Trabalho doméstico formal no Brasil apresenta valorização salarial e mudanças no perfil das ocupações em 2025.
(Imagem: gerado por IA)
O mercado de trabalho doméstico no Brasil encerrou 2025 com um marco importante para a categoria: a remuneração média real superou a barreira dos R$ 2 mil. De acordo com dados do Ministério do Trabalho e Emprego (MTE), extraídos do painel do eSocial, o valor médio saltou de R$ 1.949,06 em 2024 para R$ 2.047,92 em dezembro do último ano.

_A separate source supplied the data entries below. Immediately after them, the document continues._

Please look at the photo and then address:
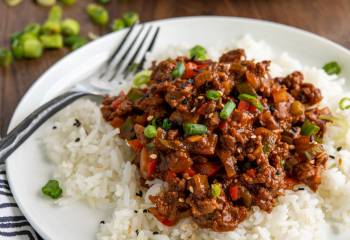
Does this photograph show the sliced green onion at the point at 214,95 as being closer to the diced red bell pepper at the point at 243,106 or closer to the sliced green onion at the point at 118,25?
the diced red bell pepper at the point at 243,106

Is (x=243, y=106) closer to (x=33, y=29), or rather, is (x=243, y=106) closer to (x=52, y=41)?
(x=52, y=41)

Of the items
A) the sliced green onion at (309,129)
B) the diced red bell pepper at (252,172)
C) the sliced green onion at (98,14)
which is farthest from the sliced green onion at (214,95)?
the sliced green onion at (98,14)

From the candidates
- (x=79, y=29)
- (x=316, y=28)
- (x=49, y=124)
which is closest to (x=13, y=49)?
(x=79, y=29)

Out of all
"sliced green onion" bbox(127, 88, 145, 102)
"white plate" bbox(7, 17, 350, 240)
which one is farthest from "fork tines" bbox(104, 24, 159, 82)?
"sliced green onion" bbox(127, 88, 145, 102)

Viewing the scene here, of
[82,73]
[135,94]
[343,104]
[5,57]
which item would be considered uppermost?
[5,57]

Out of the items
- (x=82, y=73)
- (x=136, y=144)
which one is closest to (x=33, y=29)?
(x=82, y=73)

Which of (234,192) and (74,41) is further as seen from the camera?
(74,41)
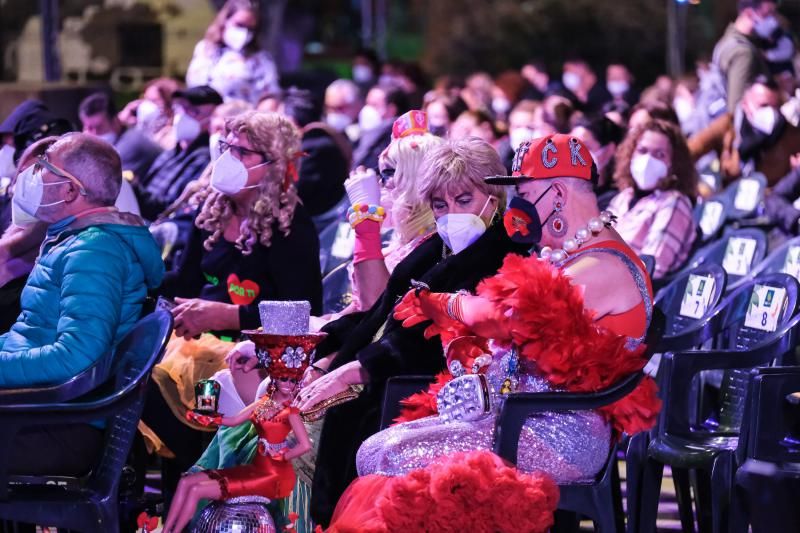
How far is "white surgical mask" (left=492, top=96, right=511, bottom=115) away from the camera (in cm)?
1540

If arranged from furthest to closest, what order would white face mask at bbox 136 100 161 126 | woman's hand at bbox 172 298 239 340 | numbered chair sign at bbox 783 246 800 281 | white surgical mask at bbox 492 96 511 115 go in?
white surgical mask at bbox 492 96 511 115
white face mask at bbox 136 100 161 126
numbered chair sign at bbox 783 246 800 281
woman's hand at bbox 172 298 239 340

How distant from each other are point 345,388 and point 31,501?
3.42ft

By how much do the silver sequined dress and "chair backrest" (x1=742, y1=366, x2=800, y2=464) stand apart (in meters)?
0.51

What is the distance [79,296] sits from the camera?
170 inches

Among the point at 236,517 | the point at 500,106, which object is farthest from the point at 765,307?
the point at 500,106

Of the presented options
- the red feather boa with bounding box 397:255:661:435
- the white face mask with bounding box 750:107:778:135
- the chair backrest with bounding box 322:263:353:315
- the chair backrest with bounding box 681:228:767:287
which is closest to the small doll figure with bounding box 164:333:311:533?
the red feather boa with bounding box 397:255:661:435

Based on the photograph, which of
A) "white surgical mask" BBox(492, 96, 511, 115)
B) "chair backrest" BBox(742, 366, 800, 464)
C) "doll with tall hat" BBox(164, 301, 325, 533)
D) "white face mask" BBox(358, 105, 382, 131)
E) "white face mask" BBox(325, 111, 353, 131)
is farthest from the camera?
"white surgical mask" BBox(492, 96, 511, 115)

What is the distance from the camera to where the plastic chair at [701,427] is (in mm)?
4742

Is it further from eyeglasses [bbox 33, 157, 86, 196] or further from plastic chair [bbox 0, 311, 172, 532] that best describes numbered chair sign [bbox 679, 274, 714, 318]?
eyeglasses [bbox 33, 157, 86, 196]

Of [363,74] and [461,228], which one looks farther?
[363,74]

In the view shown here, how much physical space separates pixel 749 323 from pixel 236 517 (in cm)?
227

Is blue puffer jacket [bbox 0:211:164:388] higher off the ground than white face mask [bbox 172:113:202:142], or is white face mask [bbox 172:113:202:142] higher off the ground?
white face mask [bbox 172:113:202:142]

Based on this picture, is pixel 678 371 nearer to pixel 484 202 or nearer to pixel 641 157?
pixel 484 202

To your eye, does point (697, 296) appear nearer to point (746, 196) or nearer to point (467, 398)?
point (467, 398)
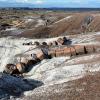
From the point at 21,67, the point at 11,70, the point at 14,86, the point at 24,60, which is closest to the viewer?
the point at 14,86

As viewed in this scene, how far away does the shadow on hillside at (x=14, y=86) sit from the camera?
31.7 m

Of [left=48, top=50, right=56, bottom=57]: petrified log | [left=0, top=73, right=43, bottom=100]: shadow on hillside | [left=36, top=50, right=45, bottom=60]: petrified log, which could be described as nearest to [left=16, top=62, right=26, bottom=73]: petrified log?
[left=36, top=50, right=45, bottom=60]: petrified log

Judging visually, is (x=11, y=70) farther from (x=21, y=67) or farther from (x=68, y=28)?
(x=68, y=28)

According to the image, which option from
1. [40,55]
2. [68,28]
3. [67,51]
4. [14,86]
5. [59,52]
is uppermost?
[67,51]

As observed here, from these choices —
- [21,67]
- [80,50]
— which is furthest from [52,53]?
[21,67]

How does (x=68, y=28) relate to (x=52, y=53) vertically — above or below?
below

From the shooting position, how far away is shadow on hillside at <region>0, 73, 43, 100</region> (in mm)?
31703

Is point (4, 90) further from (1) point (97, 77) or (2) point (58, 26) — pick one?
(2) point (58, 26)

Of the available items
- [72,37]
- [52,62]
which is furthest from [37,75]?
[72,37]

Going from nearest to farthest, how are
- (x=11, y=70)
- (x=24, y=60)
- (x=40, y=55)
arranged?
(x=11, y=70) < (x=24, y=60) < (x=40, y=55)

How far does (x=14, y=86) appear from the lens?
33.7 metres

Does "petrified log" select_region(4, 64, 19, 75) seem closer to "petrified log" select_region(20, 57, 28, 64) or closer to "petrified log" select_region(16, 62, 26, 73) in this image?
"petrified log" select_region(16, 62, 26, 73)

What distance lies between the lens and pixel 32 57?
47.7 metres

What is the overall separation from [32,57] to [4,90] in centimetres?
1567
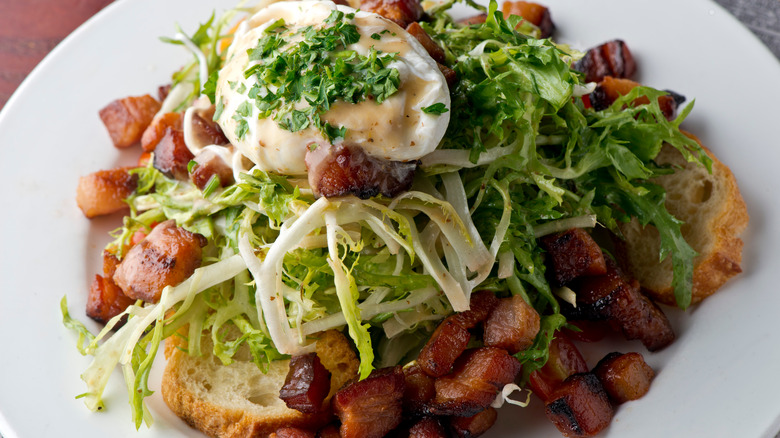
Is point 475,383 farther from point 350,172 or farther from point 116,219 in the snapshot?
point 116,219

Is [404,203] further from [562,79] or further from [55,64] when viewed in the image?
[55,64]

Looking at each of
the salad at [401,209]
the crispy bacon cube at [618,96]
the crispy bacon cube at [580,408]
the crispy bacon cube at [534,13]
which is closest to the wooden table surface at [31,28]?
the salad at [401,209]

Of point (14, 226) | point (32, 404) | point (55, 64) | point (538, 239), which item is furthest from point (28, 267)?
point (538, 239)

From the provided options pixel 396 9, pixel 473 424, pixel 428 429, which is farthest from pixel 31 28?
pixel 473 424

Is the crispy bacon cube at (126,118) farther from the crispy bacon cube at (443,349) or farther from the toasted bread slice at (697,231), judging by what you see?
the toasted bread slice at (697,231)

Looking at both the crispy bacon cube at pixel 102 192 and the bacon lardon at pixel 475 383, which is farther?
the crispy bacon cube at pixel 102 192

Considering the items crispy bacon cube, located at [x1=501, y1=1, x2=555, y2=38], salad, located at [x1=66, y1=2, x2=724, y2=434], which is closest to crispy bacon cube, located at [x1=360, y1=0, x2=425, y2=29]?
salad, located at [x1=66, y1=2, x2=724, y2=434]
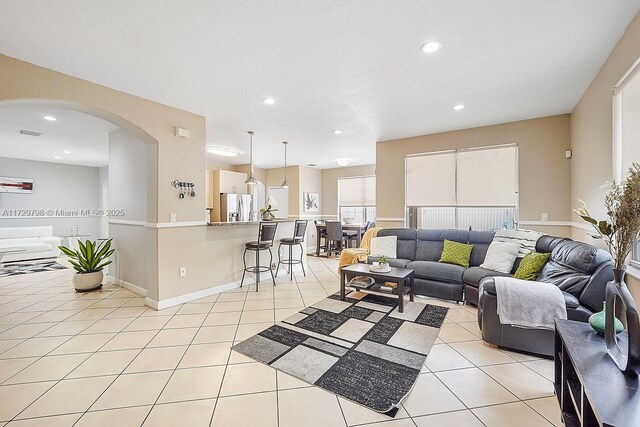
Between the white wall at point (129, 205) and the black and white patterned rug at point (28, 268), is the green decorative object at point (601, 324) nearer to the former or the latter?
the white wall at point (129, 205)

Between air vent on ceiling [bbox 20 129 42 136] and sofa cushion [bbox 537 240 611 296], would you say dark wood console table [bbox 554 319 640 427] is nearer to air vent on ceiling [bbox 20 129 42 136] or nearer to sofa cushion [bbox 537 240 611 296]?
sofa cushion [bbox 537 240 611 296]

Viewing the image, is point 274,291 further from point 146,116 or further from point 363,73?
point 363,73

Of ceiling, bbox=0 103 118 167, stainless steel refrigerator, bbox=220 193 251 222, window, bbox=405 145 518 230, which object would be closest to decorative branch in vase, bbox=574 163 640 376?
window, bbox=405 145 518 230

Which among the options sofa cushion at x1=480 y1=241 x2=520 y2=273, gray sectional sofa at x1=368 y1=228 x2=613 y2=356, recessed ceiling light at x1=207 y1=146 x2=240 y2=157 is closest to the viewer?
gray sectional sofa at x1=368 y1=228 x2=613 y2=356

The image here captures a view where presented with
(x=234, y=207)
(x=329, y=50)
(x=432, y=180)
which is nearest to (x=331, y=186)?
(x=234, y=207)

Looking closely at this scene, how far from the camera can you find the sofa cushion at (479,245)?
3.93m

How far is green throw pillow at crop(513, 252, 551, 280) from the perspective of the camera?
299 centimetres

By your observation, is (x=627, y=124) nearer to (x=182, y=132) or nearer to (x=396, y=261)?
(x=396, y=261)

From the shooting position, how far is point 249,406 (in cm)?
176

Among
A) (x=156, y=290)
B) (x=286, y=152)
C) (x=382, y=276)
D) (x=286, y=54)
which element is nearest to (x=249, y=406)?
(x=382, y=276)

Equilíbrio entre formalização e ganhos reais
Embora o número total de vínculos formais tenha registrado uma leve oscilação negativa — passando de 1,34 milhão para 1,30 milhão de registros ativos —, a valorização financeira demonstra um amadurecimento do setor. Esse movimento reflete a adaptação das famílias às novas exigências do mercado e uma busca por maior estabilidade na contratação de profissionais domésticos.
Quais funções ganham mais no setor doméstico?
A disparidade salarial dentro da categoria é acentuada pelo nível de especialização. Enquanto a maior parte dos trabalhadores atua em serviços gerais com média de R$ 1.952,44, funções específicas têm puxado os índices para cima. Cuidadores de idosos, por exemplo, recebem em média R$ 2.281,78, enquanto motoristas particulares alcançam a marca de R$ 3.142,17.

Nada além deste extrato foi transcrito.